__Page text__.

- - -

This classic cookbook brings together 87 recipes for pasta sauces and 36 pizza and calzone recipes, as well as tasty pasta doughs, such as buckwheat, red pepper and saffron. Featuring beautiful line drawings throughout, the book is a feast for the eyes as well as the palate.
Alice Waters, whom Craig Claiborne has called “that great American rarity, a deservely celebrated native-born chef,” gives us here the extraordinary pastas, pizzas, and calzones that she serves in her famous Chez Panisse restaurant in Berkley, California. Based on the freshest and best seasonal ingredients, every recipe is bursting with flavor and unexpected combinations. Inspired as much by Providence as by Italy, these recipes reveal Chez Panisse's strong Mediterranean affinities, not only in the choice of ingredients, but also in the combinations that make them so tantalizing. Chez Panisse Pasta, Pizza & Calzone will send cooks from the garden to the kitchen, rejoicing in the bounty of nature and in miraculous transformations of fresh, beautiful ingredients into tantalizing meals.

- - -

__Extracted records__.
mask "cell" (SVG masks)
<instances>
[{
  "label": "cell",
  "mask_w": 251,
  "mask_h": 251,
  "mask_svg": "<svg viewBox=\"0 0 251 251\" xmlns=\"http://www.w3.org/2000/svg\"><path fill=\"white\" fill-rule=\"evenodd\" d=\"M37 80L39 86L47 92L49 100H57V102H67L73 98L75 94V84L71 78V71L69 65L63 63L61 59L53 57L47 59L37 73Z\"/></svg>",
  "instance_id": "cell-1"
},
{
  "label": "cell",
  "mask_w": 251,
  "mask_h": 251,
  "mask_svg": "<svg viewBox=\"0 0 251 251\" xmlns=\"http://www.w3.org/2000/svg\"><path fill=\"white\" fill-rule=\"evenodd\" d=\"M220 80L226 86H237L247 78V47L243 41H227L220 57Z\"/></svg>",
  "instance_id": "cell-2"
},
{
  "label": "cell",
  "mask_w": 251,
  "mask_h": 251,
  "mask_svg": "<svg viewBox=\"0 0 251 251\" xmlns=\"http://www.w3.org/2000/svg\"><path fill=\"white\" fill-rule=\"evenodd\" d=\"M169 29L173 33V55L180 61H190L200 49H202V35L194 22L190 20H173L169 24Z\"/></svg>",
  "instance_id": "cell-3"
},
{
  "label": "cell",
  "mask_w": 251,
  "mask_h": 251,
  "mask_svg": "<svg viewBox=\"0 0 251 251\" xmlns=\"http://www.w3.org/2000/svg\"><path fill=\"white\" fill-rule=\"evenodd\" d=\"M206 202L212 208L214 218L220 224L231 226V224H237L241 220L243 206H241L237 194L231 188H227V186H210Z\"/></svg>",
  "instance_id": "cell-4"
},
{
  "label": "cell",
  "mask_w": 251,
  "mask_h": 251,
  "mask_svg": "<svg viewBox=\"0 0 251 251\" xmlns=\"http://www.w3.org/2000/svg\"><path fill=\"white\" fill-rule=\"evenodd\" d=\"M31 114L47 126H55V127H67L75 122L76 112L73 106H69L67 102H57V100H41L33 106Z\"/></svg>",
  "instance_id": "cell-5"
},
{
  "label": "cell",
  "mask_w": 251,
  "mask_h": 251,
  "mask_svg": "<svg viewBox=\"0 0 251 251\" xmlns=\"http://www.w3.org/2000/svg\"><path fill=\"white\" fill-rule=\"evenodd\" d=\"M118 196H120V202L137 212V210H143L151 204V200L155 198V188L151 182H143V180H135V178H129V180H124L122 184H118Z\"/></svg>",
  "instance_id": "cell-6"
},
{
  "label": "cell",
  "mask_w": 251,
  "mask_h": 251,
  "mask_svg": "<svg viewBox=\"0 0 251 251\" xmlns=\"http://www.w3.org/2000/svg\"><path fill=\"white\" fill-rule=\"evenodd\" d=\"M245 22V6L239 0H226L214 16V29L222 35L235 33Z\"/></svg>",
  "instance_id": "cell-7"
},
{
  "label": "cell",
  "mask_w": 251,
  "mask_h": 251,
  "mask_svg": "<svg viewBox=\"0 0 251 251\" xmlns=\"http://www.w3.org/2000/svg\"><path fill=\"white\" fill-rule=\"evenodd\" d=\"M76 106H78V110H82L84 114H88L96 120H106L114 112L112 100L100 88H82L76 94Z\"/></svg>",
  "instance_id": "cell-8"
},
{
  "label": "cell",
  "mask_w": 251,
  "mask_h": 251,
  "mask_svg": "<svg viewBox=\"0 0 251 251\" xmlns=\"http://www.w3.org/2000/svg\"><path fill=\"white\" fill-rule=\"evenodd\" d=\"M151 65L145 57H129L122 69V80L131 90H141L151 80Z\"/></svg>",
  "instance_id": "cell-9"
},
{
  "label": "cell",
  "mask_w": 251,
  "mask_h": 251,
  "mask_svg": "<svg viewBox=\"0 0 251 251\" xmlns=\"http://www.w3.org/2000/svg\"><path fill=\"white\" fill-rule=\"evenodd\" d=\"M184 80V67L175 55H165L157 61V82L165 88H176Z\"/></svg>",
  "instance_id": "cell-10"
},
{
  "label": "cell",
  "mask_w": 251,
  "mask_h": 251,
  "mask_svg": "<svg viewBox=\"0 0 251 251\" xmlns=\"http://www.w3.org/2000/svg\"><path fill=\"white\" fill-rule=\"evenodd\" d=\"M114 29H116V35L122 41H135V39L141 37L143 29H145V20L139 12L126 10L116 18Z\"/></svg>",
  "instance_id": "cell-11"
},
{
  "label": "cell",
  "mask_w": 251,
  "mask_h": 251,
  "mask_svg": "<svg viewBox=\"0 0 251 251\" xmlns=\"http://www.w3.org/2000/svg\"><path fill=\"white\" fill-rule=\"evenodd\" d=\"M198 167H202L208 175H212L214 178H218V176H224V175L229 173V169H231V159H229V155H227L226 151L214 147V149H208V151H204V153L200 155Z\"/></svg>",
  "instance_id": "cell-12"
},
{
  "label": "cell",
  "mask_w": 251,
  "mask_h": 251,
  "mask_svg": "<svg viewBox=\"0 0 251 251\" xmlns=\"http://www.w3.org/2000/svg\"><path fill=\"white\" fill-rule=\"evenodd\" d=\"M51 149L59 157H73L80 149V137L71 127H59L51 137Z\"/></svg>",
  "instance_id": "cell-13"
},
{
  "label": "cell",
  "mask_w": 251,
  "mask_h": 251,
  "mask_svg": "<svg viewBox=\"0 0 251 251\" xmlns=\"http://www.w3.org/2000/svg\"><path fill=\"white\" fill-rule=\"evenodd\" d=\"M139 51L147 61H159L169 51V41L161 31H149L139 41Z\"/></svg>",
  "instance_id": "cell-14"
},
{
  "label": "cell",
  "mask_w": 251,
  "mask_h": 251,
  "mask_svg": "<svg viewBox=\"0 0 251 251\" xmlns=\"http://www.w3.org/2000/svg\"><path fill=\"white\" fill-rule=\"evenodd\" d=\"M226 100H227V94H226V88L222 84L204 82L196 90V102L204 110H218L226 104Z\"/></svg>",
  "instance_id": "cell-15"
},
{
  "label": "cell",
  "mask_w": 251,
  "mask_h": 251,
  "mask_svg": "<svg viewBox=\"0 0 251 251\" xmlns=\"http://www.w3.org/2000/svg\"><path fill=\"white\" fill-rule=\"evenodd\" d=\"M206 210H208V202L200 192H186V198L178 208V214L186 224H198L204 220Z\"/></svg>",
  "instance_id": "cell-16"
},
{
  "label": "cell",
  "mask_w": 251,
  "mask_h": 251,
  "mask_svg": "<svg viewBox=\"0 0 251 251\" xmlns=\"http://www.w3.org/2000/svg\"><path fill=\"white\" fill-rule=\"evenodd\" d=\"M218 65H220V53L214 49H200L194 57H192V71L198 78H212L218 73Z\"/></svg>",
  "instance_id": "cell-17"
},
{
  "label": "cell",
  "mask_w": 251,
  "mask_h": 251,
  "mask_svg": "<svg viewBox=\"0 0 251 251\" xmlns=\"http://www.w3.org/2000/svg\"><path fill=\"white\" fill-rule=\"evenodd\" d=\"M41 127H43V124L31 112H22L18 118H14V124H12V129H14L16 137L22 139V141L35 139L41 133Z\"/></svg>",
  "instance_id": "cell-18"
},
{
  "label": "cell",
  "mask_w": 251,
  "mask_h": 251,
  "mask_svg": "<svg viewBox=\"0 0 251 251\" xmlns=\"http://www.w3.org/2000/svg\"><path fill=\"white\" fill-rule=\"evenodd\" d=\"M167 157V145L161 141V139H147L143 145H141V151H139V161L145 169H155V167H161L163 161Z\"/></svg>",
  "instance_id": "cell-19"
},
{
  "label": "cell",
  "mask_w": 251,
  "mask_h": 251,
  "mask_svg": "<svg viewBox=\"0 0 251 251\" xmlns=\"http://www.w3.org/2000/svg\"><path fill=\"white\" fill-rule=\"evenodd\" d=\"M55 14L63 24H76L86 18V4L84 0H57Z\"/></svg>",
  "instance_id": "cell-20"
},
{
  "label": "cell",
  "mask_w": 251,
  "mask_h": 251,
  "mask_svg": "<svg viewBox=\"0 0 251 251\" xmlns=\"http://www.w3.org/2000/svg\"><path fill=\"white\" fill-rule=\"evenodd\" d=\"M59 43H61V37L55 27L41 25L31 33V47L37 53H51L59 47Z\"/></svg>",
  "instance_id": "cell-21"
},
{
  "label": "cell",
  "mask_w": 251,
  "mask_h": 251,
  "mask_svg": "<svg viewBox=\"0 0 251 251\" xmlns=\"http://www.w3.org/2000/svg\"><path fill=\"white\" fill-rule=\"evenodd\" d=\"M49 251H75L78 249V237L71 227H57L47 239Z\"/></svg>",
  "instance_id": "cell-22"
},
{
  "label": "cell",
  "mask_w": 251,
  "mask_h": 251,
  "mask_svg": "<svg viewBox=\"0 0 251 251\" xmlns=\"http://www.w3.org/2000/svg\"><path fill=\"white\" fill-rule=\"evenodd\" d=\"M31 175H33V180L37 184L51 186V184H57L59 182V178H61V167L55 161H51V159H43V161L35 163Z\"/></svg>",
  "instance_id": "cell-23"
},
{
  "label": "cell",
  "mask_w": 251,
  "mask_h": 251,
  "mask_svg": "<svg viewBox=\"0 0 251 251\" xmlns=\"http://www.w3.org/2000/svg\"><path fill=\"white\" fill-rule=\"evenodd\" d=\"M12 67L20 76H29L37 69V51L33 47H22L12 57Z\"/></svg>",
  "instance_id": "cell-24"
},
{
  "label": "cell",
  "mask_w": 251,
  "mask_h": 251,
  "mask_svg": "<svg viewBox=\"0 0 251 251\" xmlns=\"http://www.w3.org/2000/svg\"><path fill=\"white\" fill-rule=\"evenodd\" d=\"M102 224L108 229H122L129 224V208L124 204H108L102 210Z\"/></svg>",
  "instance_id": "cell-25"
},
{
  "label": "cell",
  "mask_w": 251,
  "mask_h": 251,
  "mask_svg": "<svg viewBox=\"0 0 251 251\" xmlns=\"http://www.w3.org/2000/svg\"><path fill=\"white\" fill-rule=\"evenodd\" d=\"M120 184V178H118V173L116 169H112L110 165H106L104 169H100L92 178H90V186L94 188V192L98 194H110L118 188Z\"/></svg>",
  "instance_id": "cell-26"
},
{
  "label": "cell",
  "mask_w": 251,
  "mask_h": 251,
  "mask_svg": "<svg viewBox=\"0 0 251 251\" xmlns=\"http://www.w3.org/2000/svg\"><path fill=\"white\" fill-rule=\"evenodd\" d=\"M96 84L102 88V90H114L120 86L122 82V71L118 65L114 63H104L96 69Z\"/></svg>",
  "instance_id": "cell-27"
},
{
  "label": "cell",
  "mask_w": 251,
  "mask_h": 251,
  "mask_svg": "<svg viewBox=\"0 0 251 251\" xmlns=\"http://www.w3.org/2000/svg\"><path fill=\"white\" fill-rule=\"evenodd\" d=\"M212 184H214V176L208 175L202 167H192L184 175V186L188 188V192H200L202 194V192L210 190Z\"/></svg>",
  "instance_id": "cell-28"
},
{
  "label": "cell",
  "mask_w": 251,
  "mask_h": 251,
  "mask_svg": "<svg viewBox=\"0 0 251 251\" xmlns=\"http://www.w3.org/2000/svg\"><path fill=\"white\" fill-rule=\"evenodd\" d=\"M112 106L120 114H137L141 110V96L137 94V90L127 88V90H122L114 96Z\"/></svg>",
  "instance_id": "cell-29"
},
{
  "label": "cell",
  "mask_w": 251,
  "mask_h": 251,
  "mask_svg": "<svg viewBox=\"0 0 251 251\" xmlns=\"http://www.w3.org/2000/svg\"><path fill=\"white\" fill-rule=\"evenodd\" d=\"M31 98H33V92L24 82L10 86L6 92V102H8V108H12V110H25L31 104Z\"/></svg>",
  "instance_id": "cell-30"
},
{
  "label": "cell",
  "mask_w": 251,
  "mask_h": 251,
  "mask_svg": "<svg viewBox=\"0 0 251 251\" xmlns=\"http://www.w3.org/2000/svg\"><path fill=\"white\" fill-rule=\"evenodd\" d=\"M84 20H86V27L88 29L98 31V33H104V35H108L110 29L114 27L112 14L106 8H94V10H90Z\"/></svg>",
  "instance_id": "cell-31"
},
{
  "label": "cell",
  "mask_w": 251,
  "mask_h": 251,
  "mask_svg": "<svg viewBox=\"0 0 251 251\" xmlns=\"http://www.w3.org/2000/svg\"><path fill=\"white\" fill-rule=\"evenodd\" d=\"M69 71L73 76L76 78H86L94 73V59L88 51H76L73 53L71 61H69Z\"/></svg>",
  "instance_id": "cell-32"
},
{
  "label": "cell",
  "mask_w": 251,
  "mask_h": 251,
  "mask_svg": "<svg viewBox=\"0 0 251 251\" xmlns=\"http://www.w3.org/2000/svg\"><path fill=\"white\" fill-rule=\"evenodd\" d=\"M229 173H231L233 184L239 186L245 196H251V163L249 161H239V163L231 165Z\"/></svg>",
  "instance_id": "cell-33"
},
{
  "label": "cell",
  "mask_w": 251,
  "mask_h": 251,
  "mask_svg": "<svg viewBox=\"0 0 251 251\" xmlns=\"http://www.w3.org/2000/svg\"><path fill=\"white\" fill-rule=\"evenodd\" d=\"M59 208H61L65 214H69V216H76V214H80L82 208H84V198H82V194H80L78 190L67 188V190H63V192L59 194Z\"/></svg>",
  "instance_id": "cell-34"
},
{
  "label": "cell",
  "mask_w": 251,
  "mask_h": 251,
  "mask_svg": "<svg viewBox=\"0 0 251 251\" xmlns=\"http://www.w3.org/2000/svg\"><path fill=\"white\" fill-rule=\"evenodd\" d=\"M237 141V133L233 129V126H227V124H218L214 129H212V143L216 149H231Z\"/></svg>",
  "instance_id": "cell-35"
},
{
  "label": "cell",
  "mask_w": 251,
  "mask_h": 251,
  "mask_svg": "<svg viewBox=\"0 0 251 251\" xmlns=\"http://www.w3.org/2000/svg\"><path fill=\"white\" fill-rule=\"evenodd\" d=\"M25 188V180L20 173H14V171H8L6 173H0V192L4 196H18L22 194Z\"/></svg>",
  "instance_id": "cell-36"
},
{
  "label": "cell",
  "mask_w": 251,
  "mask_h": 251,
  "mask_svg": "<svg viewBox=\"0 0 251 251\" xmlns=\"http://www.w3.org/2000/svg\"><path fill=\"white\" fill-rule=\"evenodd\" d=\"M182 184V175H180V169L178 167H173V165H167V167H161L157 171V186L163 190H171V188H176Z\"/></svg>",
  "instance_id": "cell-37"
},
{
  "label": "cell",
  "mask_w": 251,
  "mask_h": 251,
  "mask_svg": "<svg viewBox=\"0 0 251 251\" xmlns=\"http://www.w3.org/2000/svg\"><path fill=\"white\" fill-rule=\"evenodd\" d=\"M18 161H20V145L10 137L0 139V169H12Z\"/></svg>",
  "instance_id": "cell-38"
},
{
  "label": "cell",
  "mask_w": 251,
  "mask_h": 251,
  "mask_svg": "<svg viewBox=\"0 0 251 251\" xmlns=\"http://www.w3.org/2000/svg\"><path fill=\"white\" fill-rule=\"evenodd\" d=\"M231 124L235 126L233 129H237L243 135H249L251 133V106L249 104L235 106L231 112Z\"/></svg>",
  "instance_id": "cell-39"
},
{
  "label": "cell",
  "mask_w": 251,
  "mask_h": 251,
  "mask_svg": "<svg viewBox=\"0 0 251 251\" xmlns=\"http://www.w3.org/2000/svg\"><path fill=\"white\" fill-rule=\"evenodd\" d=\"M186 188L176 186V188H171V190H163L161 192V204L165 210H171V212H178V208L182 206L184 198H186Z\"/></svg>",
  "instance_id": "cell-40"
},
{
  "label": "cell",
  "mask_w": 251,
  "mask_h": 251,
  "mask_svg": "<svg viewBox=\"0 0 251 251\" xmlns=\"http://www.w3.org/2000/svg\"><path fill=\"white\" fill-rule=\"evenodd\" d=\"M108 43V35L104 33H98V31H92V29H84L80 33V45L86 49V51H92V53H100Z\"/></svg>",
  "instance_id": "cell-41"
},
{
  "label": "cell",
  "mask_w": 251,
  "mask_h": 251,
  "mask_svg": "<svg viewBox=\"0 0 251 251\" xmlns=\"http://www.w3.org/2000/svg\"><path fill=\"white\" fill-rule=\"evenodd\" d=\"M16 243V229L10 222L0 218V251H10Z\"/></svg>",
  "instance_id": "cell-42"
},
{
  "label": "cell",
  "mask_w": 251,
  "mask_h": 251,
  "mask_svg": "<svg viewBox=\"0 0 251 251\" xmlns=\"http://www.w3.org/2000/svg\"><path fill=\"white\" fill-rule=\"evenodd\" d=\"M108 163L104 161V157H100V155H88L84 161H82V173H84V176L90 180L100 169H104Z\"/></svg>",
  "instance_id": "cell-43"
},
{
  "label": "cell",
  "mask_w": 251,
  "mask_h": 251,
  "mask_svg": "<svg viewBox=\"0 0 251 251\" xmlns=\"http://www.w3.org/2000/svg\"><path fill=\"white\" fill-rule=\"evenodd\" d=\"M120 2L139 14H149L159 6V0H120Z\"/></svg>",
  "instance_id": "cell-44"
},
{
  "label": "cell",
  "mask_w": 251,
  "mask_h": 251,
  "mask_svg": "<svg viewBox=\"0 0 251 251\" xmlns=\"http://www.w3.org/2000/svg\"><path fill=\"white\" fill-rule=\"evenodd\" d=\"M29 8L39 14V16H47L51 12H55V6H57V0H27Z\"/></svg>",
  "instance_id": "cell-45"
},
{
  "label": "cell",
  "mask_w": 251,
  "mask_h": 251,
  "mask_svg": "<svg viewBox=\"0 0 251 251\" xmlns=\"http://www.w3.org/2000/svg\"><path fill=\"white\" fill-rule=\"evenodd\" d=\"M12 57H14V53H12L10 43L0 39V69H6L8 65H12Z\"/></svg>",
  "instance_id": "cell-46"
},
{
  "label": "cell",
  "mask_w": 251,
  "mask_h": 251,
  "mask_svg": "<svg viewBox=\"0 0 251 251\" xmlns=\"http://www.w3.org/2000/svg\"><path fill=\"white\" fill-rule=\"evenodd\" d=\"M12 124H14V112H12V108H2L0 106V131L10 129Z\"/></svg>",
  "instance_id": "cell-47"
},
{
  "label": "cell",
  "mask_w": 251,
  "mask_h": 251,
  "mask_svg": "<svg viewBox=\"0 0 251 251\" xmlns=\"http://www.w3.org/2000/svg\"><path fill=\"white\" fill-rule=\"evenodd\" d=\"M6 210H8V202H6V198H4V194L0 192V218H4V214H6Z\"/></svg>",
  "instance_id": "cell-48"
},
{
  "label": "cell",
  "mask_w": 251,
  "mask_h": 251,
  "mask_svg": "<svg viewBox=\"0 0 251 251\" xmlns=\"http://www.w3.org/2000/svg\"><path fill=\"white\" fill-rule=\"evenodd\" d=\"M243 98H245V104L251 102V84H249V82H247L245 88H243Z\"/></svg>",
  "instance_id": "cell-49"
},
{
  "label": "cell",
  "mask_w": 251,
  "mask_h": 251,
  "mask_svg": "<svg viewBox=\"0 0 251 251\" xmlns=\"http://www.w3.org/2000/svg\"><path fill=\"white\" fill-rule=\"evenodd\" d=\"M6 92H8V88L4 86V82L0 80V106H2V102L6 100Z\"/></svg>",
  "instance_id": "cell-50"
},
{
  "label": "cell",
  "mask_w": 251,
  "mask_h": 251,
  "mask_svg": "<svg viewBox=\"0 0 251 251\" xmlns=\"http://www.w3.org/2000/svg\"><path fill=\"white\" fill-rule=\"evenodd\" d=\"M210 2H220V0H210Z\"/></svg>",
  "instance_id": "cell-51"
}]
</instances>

- - -

__Job 1__. According to the cookbook description, how many pizza and calzone recipes does the book contain?
__Job 2__. Do these statements agree with the cookbook description? (a) The book includes 87 recipes for pasta sauces. (b) The book is illustrated with color photographs. (c) Chez Panisse is located in California.
Answer from the cookbook description alone.

__Written response 1__. 36

__Written response 2__.
(a) Yes: "87 recipes for pasta sauces"
(b) No: "Featuring beautiful line drawings throughout"
(c) Yes: "her famous Chez Panisse restaurant in Berkley, California"